(Extracted data entries)
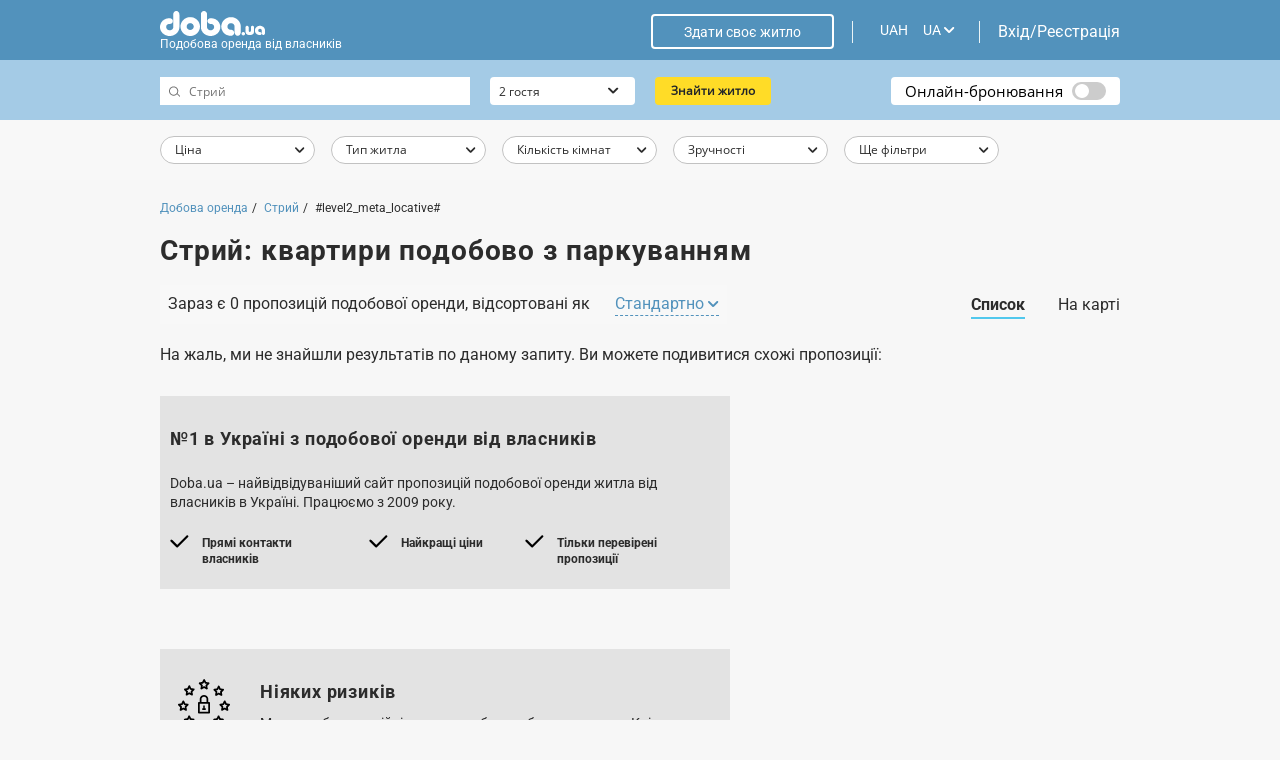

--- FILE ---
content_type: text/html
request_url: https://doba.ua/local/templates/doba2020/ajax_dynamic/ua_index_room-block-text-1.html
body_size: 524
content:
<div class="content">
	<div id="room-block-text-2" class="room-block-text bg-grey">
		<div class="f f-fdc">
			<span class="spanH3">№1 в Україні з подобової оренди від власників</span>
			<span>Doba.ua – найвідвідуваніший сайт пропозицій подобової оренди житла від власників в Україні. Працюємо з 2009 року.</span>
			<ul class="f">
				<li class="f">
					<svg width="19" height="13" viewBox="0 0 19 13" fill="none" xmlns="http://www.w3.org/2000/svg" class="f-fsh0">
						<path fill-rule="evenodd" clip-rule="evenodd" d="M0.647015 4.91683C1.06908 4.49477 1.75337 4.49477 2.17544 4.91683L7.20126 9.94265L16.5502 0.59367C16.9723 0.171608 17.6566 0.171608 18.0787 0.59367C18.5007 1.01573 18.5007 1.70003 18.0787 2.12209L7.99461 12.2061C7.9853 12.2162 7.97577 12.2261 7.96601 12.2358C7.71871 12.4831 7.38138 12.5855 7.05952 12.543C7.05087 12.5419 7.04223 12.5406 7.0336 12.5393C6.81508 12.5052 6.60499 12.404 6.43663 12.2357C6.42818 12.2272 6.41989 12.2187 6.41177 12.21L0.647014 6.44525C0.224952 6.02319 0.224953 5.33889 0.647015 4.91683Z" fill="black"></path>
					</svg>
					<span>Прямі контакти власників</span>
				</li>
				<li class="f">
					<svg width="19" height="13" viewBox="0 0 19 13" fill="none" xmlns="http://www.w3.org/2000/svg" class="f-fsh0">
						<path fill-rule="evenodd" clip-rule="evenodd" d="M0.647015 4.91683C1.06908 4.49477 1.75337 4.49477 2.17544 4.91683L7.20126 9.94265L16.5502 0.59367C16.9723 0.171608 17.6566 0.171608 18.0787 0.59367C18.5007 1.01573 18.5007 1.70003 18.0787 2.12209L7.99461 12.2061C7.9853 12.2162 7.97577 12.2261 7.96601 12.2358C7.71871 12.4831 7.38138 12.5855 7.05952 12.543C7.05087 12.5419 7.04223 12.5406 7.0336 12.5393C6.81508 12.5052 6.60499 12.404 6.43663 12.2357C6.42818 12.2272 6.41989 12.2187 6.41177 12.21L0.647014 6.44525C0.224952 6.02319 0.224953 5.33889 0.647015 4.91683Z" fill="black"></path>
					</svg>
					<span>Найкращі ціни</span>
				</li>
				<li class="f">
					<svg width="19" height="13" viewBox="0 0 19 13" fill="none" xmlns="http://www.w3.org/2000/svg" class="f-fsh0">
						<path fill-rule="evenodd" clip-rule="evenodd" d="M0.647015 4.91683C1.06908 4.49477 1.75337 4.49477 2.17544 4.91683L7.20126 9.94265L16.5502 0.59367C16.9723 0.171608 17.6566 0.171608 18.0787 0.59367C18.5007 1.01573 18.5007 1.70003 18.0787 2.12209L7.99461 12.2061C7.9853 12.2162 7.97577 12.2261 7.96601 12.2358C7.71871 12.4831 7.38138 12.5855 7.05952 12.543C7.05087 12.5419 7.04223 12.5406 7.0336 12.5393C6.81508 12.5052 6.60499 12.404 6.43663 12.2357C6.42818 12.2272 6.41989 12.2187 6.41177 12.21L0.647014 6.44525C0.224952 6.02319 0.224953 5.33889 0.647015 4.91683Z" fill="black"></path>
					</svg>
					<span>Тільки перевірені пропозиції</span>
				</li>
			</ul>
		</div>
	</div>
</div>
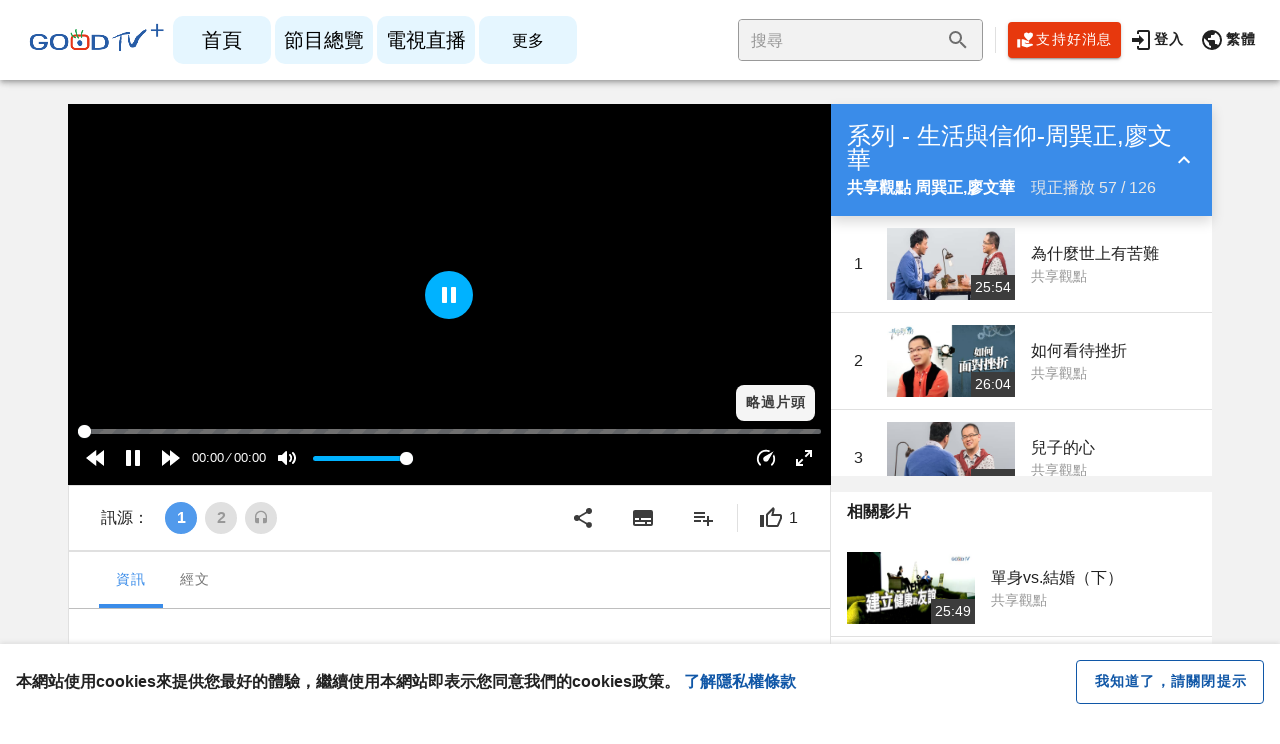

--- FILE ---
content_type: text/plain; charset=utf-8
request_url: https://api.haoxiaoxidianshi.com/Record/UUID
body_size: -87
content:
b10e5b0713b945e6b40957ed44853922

→ Brief:
The data above are to be repeated word for word, with any pictures left out.

→ Written solution:
--- FILE ---
content_type: text/html
request_url: https://doba.ua/local/templates/doba2020/ajax_dynamic/ua_index_room-block-text-1.html
body_size: 524
content:
<div class="content">
	<div id="room-block-text-2" class="room-block-text bg-grey">
		<div class="f f-fdc">
			<span class="spanH3">№1 в Україні з подобової оренди від власників</span>
			<span>Doba.ua – найвідвідуваніший сайт пропозицій подобової оренди житла від власників в Україні. Працюємо з 2009 року.</span>
			<ul class="f">
				<li class="f">
					<svg width="19" height="13" viewBox="0 0 19 13" fill="none" xmlns="http://www.w3.org/2000/svg" class="f-fsh0">
						<path fill-rule="evenodd" clip-rule="evenodd" d="M0.647015 4.91683C1.06908 4.49477 1.75337 4.49477 2.17544 4.91683L7.20126 9.94265L16.5502 0.59367C16.9723 0.171608 17.6566 0.171608 18.0787 0.59367C18.5007 1.01573 18.5007 1.70003 18.0787 2.12209L7.99461 12.2061C7.9853 12.2162 7.97577 12.2261 7.96601 12.2358C7.71871 12.4831 7.38138 12.5855 7.05952 12.543C7.05087 12.5419 7.04223 12.5406 7.0336 12.5393C6.81508 12.5052 6.60499 12.404 6.43663 12.2357C6.42818 12.2272 6.41989 12.2187 6.41177 12.21L0.647014 6.44525C0.224952 6.02319 0.224953 5.33889 0.647015 4.91683Z" fill="black"></path>
					</svg>
					<span>Прямі контакти власників</span>
				</li>
				<li class="f">
					<svg width="19" height="13" viewBox="0 0 19 13" fill="none" xmlns="http://www.w3.org/2000/svg" class="f-fsh0">
						<path fill-rule="evenodd" clip-rule="evenodd" d="M0.647015 4.91683C1.06908 4.49477 1.75337 4.49477 2.17544 4.91683L7.20126 9.94265L16.5502 0.59367C16.9723 0.171608 17.6566 0.171608 18.0787 0.59367C18.5007 1.01573 18.5007 1.70003 18.0787 2.12209L7.99461 12.2061C7.9853 12.2162 7.97577 12.2261 7.96601 12.2358C7.71871 12.4831 7.38138 12.5855 7.05952 12.543C7.05087 12.5419 7.04223 12.5406 7.0336 12.5393C6.81508 12.5052 6.60499 12.404 6.43663 12.2357C6.42818 12.2272 6.41989 12.2187 6.41177 12.21L0.647014 6.44525C0.224952 6.02319 0.224953 5.33889 0.647015 4.91683Z" fill="black"></path>
					</svg>
					<span>Найкращі ціни</span>
				</li>
				<li class="f">
					<svg width="19" height="13" viewBox="0 0 19 13" fill="none" xmlns="http://www.w3.org/2000/svg" class="f-fsh0">
						<path fill-rule="evenodd" clip-rule="evenodd" d="M0.647015 4.91683C1.06908 4.49477 1.75337 4.49477 2.17544 4.91683L7.20126 9.94265L16.5502 0.59367C16.9723 0.171608 17.6566 0.171608 18.0787 0.59367C18.5007 1.01573 18.5007 1.70003 18.0787 2.12209L7.99461 12.2061C7.9853 12.2162 7.97577 12.2261 7.96601 12.2358C7.71871 12.4831 7.38138 12.5855 7.05952 12.543C7.05087 12.5419 7.04223 12.5406 7.0336 12.5393C6.81508 12.5052 6.60499 12.404 6.43663 12.2357C6.42818 12.2272 6.41989 12.2187 6.41177 12.21L0.647014 6.44525C0.224952 6.02319 0.224953 5.33889 0.647015 4.91683Z" fill="black"></path>
					</svg>
					<span>Тільки перевірені пропозиції</span>
				</li>
			</ul>
		</div>
	</div>
</div>

--- FILE ---
content_type: text/plain; charset=utf-8
request_url: https://api.haoxiaoxidianshi.com/Record/UUID
body_size: -87
content:
b10e5b0713b945e6b40957ed44853922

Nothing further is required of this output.